┌─ INPUT ROWS

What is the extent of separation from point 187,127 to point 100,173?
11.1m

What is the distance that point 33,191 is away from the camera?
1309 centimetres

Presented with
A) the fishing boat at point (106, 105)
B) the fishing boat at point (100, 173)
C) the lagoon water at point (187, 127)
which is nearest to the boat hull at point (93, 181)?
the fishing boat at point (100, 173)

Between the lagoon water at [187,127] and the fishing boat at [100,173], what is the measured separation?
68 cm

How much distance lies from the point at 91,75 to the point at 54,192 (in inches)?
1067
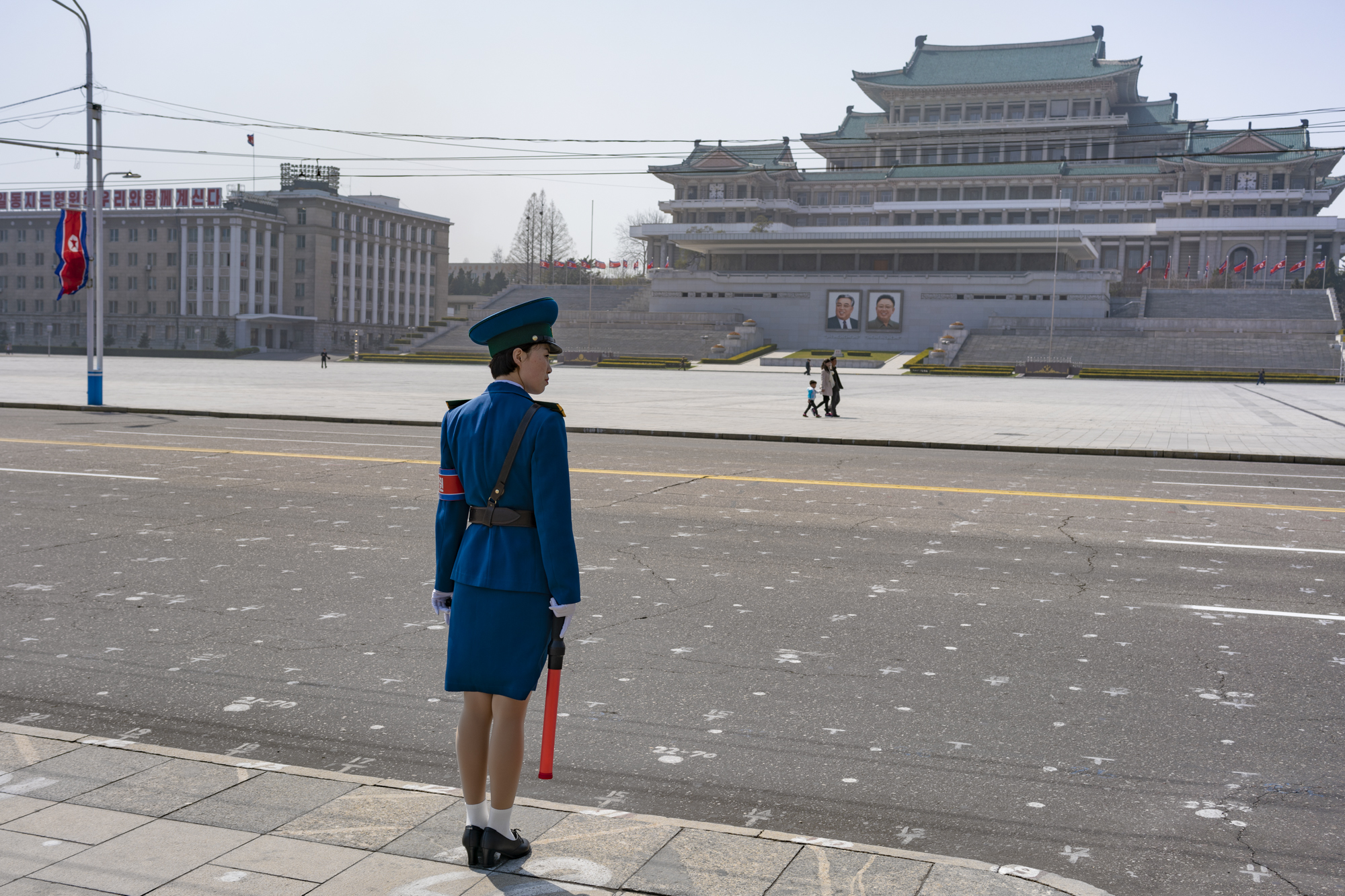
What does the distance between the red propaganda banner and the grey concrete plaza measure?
2563 millimetres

└─

Reproduce the entire listing above word for word, leaving the pictures out of your answer.

REPLY
What is the extent of separation from point 187,127 to point 100,173?
11.1m

What is the distance that point 33,191 is away from the camera?
1309 centimetres

Presented with
A) the fishing boat at point (106, 105)
B) the fishing boat at point (100, 173)
C) the lagoon water at point (187, 127)
which is nearest to the boat hull at point (93, 181)?
the fishing boat at point (100, 173)

Between the lagoon water at [187,127] and the fishing boat at [100,173], what is the measured separation?
68 cm

How much distance lies from the point at 91,75 to the point at 54,192 (in inches)?
1067
What does the distance between the red propaganda banner and the grey concrete plaza measure?
2563 millimetres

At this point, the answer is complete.